Laurence Olivier Hamlet background with caption "Not to be"

Stuck with ideas and sentences you can’t connect into paragraphs? Maybe you’re overusing the verb “to be.” Here are the dos and don’ts to jumpstart your writing momentum from the get-go.

Consider this sentence:

The apple is red.

Without context, it’s difficult to ask questions about this statement that are not generic ones like:

“Is it?”, “why?”, or “who cares?”—questions one can throw at any statement.

This is because, as the main copula of the English language, the function of “to be” is to link the subject of a sentence to its complement (description). In fact, “to be” is so good at shining a light within the sentence, that it gives no information on what’s outside.

Now consider this next sentence:

The apple turns red.

In signaling change (action), “turns” gives information on what’s outside the sentence, making pertinent questions straightforward:

  • “what was the color beforehand?”,
  • “what triggered the change?”, or
  • “can an orange turn red too?”—all questions that give you hints on where to drive your narrative.

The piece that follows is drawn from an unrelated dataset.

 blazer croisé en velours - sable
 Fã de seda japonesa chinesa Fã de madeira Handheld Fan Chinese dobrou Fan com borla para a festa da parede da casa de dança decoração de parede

When and how to jumpstart writing momentum

You’ve made your figures and captions; you’ve agreed with your co-authors on the outline; you’ve just opened the new Word file. This is where you begin the grueling process of figuring out how one sentence idea connects with another to form your narrative—it’s the best time to apply the following dos and don’ts:

  • Don’t: use “to be.”
    As discussed above, “to be” locks the idea of a sentence in. Trying to connect many to-be sentences requires complex structuring that make paragraphs difficult to understand (see example in following section).
  • Do: use action verbs.
    These are verbs that—instead of connecting the subject with its complement—describe the subject’s action. In so doing, action verbs give information outside the sentence.
  • Do: replace “to be” with action copulas.
    English copulas run a spectrum. At one end you have “to be,” with other static copulas such as “look”, “seem”, “appear”, etc.; and at the other end you have action copulas such as “go”, “come”, “emerge”, or “turn”, etc. If you must use a copula, choose an action copula from this list.
  • Don’t: use the passive voice.
    English uses “to be” as auxiliary to express the passive voice. That’s why the passive voice has the same effect as the copula: it locks the idea of a sentence in. Use the active voice instead.

What can happen when you use “to be” too much?

You can end up with a body of text you can’t make heads or tails of. Compare the following paragraph originally by Baron & Kenny (1986) with my rewrite done according to the above dos and don’ts. Which paragraph is easier to understand?

Original:

“An example of a moderator-type effect in this context is the demonstration of a crossover interaction of the form that the insufficient justification effect holds under public commitment (e.g., attitude change is inversely related to incentive), whereas attitude change is directly related to level of incentive when the counter-attitudinal action occurs in private (cf. Collins & Hoyt, 1972). A moderator-interaction effect also would be said to occur if a relation is substantially reduced instead of being reversed, for example, if we find no difference under the private condition.”

Rewrite:

“Examples of confirmed moderator effects include the reversal of the insufficient justification effects, observed when the experimental settings are switched from public to private, changing the relationship between attitude change and incentive from inverse to direct, respectively (cf. Collins & Hoyt, 1972). We note that the moderator-effect confirmation does not require actual reversal of the insufficient justification effects—a substantial reduction of the relationship suffices.”

Conclusions

Avoid “to be” at the start of your writing process. This verb makes sentences hard to connect—just what you don’t want at this stage. Use action verbs in the active voice instead; action verbs make the path of your narrative easy to trace.

Works consulted

Baron, R.,M. & Kenny, D. A. “The Moderator-Mediator Variable Distinction in Social Psychological Research: Conceptual, Strategic, and Statistical Considerations.” J. Pers. Soc. Psychol. vol. 51, no. 6, 1986, 1173-82.